People of Finnish origin may receive citizenship by declaration, which is faster and cheaper than naturalization and has fewer requirements. People of Finnish origin can be: 1) children, born abroad, of a Finnish father; 2) 12–17-year-old adopted children; 3) former Finnish citizens; 4) citizens of another Nordic country; 5) 18-22-year-olds with a long residency in Finland. [33] Formerly, Finland also accepted returnees with a Soviet passport (or post-Soviet passport) where the ethnicity was marked as Finnish. This allowed the immigration of Ingrian Finns and other Finns who had remained in the Soviet Union. People who served in the Finnish Defence Forces or Finnish people evacuated by German or Finnish authorities from occupied areas to Finland during World War II also qualified as returnees. However, these options are no longer available, and applicants must qualify for ordinary naturalization instead.
Another early example of national law recognizing the Right of Return was the French constitution of 1791, enacted on 15 December 1790: [6]
the freedom of everyone to go, to stay, or to leave, without being halted or arrested unless in accordance with procedures established by the Constitution.

■ Given information
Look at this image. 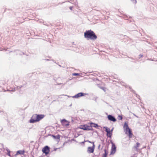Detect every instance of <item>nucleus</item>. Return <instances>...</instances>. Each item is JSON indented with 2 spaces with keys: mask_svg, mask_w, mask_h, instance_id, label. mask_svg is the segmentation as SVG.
Wrapping results in <instances>:
<instances>
[{
  "mask_svg": "<svg viewBox=\"0 0 157 157\" xmlns=\"http://www.w3.org/2000/svg\"><path fill=\"white\" fill-rule=\"evenodd\" d=\"M84 36L85 38L87 40L90 39L94 40L97 38V36L95 33L90 30L86 31L84 33Z\"/></svg>",
  "mask_w": 157,
  "mask_h": 157,
  "instance_id": "nucleus-1",
  "label": "nucleus"
},
{
  "mask_svg": "<svg viewBox=\"0 0 157 157\" xmlns=\"http://www.w3.org/2000/svg\"><path fill=\"white\" fill-rule=\"evenodd\" d=\"M37 114H33L31 119L30 120L29 122L30 123H34L36 122H38L37 120Z\"/></svg>",
  "mask_w": 157,
  "mask_h": 157,
  "instance_id": "nucleus-2",
  "label": "nucleus"
},
{
  "mask_svg": "<svg viewBox=\"0 0 157 157\" xmlns=\"http://www.w3.org/2000/svg\"><path fill=\"white\" fill-rule=\"evenodd\" d=\"M42 151L43 153L47 155L48 154L49 152L50 148L48 146H45L42 149Z\"/></svg>",
  "mask_w": 157,
  "mask_h": 157,
  "instance_id": "nucleus-3",
  "label": "nucleus"
},
{
  "mask_svg": "<svg viewBox=\"0 0 157 157\" xmlns=\"http://www.w3.org/2000/svg\"><path fill=\"white\" fill-rule=\"evenodd\" d=\"M112 146L111 149V152L110 154H114L116 151V147L115 144L113 142L112 143Z\"/></svg>",
  "mask_w": 157,
  "mask_h": 157,
  "instance_id": "nucleus-4",
  "label": "nucleus"
},
{
  "mask_svg": "<svg viewBox=\"0 0 157 157\" xmlns=\"http://www.w3.org/2000/svg\"><path fill=\"white\" fill-rule=\"evenodd\" d=\"M93 146L92 147H89L87 150V151L88 153H93L94 151L95 145L94 144V143H93Z\"/></svg>",
  "mask_w": 157,
  "mask_h": 157,
  "instance_id": "nucleus-5",
  "label": "nucleus"
},
{
  "mask_svg": "<svg viewBox=\"0 0 157 157\" xmlns=\"http://www.w3.org/2000/svg\"><path fill=\"white\" fill-rule=\"evenodd\" d=\"M61 123L63 126H67L69 125V122L65 119H63L61 121Z\"/></svg>",
  "mask_w": 157,
  "mask_h": 157,
  "instance_id": "nucleus-6",
  "label": "nucleus"
},
{
  "mask_svg": "<svg viewBox=\"0 0 157 157\" xmlns=\"http://www.w3.org/2000/svg\"><path fill=\"white\" fill-rule=\"evenodd\" d=\"M85 94L82 93H79L77 94H76L75 96H73V98H79L80 97H81L83 96H84Z\"/></svg>",
  "mask_w": 157,
  "mask_h": 157,
  "instance_id": "nucleus-7",
  "label": "nucleus"
},
{
  "mask_svg": "<svg viewBox=\"0 0 157 157\" xmlns=\"http://www.w3.org/2000/svg\"><path fill=\"white\" fill-rule=\"evenodd\" d=\"M125 133L126 134H128V136L130 138H131L133 135L130 129H128V130L126 131Z\"/></svg>",
  "mask_w": 157,
  "mask_h": 157,
  "instance_id": "nucleus-8",
  "label": "nucleus"
},
{
  "mask_svg": "<svg viewBox=\"0 0 157 157\" xmlns=\"http://www.w3.org/2000/svg\"><path fill=\"white\" fill-rule=\"evenodd\" d=\"M108 118L109 120L113 122H115L116 121V119L113 116L111 115H108Z\"/></svg>",
  "mask_w": 157,
  "mask_h": 157,
  "instance_id": "nucleus-9",
  "label": "nucleus"
},
{
  "mask_svg": "<svg viewBox=\"0 0 157 157\" xmlns=\"http://www.w3.org/2000/svg\"><path fill=\"white\" fill-rule=\"evenodd\" d=\"M37 120L39 121L40 120L43 118L44 117V115L43 114L38 115L37 114Z\"/></svg>",
  "mask_w": 157,
  "mask_h": 157,
  "instance_id": "nucleus-10",
  "label": "nucleus"
},
{
  "mask_svg": "<svg viewBox=\"0 0 157 157\" xmlns=\"http://www.w3.org/2000/svg\"><path fill=\"white\" fill-rule=\"evenodd\" d=\"M124 128L125 130V132L128 130V129H130L129 128L127 123L126 122H125L124 124Z\"/></svg>",
  "mask_w": 157,
  "mask_h": 157,
  "instance_id": "nucleus-11",
  "label": "nucleus"
},
{
  "mask_svg": "<svg viewBox=\"0 0 157 157\" xmlns=\"http://www.w3.org/2000/svg\"><path fill=\"white\" fill-rule=\"evenodd\" d=\"M112 131L113 130H112L109 132H107L106 136L110 138L111 137L112 135Z\"/></svg>",
  "mask_w": 157,
  "mask_h": 157,
  "instance_id": "nucleus-12",
  "label": "nucleus"
},
{
  "mask_svg": "<svg viewBox=\"0 0 157 157\" xmlns=\"http://www.w3.org/2000/svg\"><path fill=\"white\" fill-rule=\"evenodd\" d=\"M25 153V151H22V150H19L17 152L16 155H18L19 154L20 155H23Z\"/></svg>",
  "mask_w": 157,
  "mask_h": 157,
  "instance_id": "nucleus-13",
  "label": "nucleus"
},
{
  "mask_svg": "<svg viewBox=\"0 0 157 157\" xmlns=\"http://www.w3.org/2000/svg\"><path fill=\"white\" fill-rule=\"evenodd\" d=\"M105 153L102 155V157H106L108 154V151L106 149L104 150Z\"/></svg>",
  "mask_w": 157,
  "mask_h": 157,
  "instance_id": "nucleus-14",
  "label": "nucleus"
},
{
  "mask_svg": "<svg viewBox=\"0 0 157 157\" xmlns=\"http://www.w3.org/2000/svg\"><path fill=\"white\" fill-rule=\"evenodd\" d=\"M85 128L87 129H85V130H91L92 129V126H88L86 124Z\"/></svg>",
  "mask_w": 157,
  "mask_h": 157,
  "instance_id": "nucleus-15",
  "label": "nucleus"
},
{
  "mask_svg": "<svg viewBox=\"0 0 157 157\" xmlns=\"http://www.w3.org/2000/svg\"><path fill=\"white\" fill-rule=\"evenodd\" d=\"M86 124L83 125H81L80 126V128L83 129L84 130H85V129H87L85 128Z\"/></svg>",
  "mask_w": 157,
  "mask_h": 157,
  "instance_id": "nucleus-16",
  "label": "nucleus"
},
{
  "mask_svg": "<svg viewBox=\"0 0 157 157\" xmlns=\"http://www.w3.org/2000/svg\"><path fill=\"white\" fill-rule=\"evenodd\" d=\"M140 145V144L137 142L136 143V145L134 146V147L136 148L137 150L138 149V148L139 147Z\"/></svg>",
  "mask_w": 157,
  "mask_h": 157,
  "instance_id": "nucleus-17",
  "label": "nucleus"
},
{
  "mask_svg": "<svg viewBox=\"0 0 157 157\" xmlns=\"http://www.w3.org/2000/svg\"><path fill=\"white\" fill-rule=\"evenodd\" d=\"M52 136L55 139H59L60 138L59 135H57L56 136H55L53 135H52Z\"/></svg>",
  "mask_w": 157,
  "mask_h": 157,
  "instance_id": "nucleus-18",
  "label": "nucleus"
},
{
  "mask_svg": "<svg viewBox=\"0 0 157 157\" xmlns=\"http://www.w3.org/2000/svg\"><path fill=\"white\" fill-rule=\"evenodd\" d=\"M103 128L105 129V131L106 132L110 131V129L108 128L107 127H104Z\"/></svg>",
  "mask_w": 157,
  "mask_h": 157,
  "instance_id": "nucleus-19",
  "label": "nucleus"
},
{
  "mask_svg": "<svg viewBox=\"0 0 157 157\" xmlns=\"http://www.w3.org/2000/svg\"><path fill=\"white\" fill-rule=\"evenodd\" d=\"M91 124H93V127H95V128H97L98 126V124H94V123H91Z\"/></svg>",
  "mask_w": 157,
  "mask_h": 157,
  "instance_id": "nucleus-20",
  "label": "nucleus"
},
{
  "mask_svg": "<svg viewBox=\"0 0 157 157\" xmlns=\"http://www.w3.org/2000/svg\"><path fill=\"white\" fill-rule=\"evenodd\" d=\"M100 88L102 90H104L105 92L106 91V88H105L104 87H101Z\"/></svg>",
  "mask_w": 157,
  "mask_h": 157,
  "instance_id": "nucleus-21",
  "label": "nucleus"
},
{
  "mask_svg": "<svg viewBox=\"0 0 157 157\" xmlns=\"http://www.w3.org/2000/svg\"><path fill=\"white\" fill-rule=\"evenodd\" d=\"M72 75L73 76H78L79 75V74L77 73H73L72 74Z\"/></svg>",
  "mask_w": 157,
  "mask_h": 157,
  "instance_id": "nucleus-22",
  "label": "nucleus"
},
{
  "mask_svg": "<svg viewBox=\"0 0 157 157\" xmlns=\"http://www.w3.org/2000/svg\"><path fill=\"white\" fill-rule=\"evenodd\" d=\"M1 83H2L3 85H5L6 83L5 81H2L1 82Z\"/></svg>",
  "mask_w": 157,
  "mask_h": 157,
  "instance_id": "nucleus-23",
  "label": "nucleus"
},
{
  "mask_svg": "<svg viewBox=\"0 0 157 157\" xmlns=\"http://www.w3.org/2000/svg\"><path fill=\"white\" fill-rule=\"evenodd\" d=\"M118 118L121 120H122V117L121 116H118Z\"/></svg>",
  "mask_w": 157,
  "mask_h": 157,
  "instance_id": "nucleus-24",
  "label": "nucleus"
},
{
  "mask_svg": "<svg viewBox=\"0 0 157 157\" xmlns=\"http://www.w3.org/2000/svg\"><path fill=\"white\" fill-rule=\"evenodd\" d=\"M143 56V54H140V57H142Z\"/></svg>",
  "mask_w": 157,
  "mask_h": 157,
  "instance_id": "nucleus-25",
  "label": "nucleus"
},
{
  "mask_svg": "<svg viewBox=\"0 0 157 157\" xmlns=\"http://www.w3.org/2000/svg\"><path fill=\"white\" fill-rule=\"evenodd\" d=\"M70 8V9L71 10H72V7H70V8Z\"/></svg>",
  "mask_w": 157,
  "mask_h": 157,
  "instance_id": "nucleus-26",
  "label": "nucleus"
},
{
  "mask_svg": "<svg viewBox=\"0 0 157 157\" xmlns=\"http://www.w3.org/2000/svg\"><path fill=\"white\" fill-rule=\"evenodd\" d=\"M8 155L9 156L10 155V152L8 153Z\"/></svg>",
  "mask_w": 157,
  "mask_h": 157,
  "instance_id": "nucleus-27",
  "label": "nucleus"
},
{
  "mask_svg": "<svg viewBox=\"0 0 157 157\" xmlns=\"http://www.w3.org/2000/svg\"><path fill=\"white\" fill-rule=\"evenodd\" d=\"M89 143H92V142H90V141H89Z\"/></svg>",
  "mask_w": 157,
  "mask_h": 157,
  "instance_id": "nucleus-28",
  "label": "nucleus"
},
{
  "mask_svg": "<svg viewBox=\"0 0 157 157\" xmlns=\"http://www.w3.org/2000/svg\"><path fill=\"white\" fill-rule=\"evenodd\" d=\"M89 140H87V141H86V142H89Z\"/></svg>",
  "mask_w": 157,
  "mask_h": 157,
  "instance_id": "nucleus-29",
  "label": "nucleus"
}]
</instances>
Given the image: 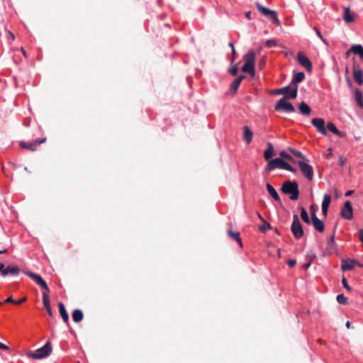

■ What the task asks
Reproduce the right-of-return passage between "Another early example" and "by the Constitution.", inclusive.

■ Written answer
Another early example of national law recognizing the Right of Return was the French constitution of 1791, enacted on 15 December 1790: [6]
the freedom of everyone to go, to stay, or to leave, without being halted or arrested unless in accordance with procedures established by the Constitution.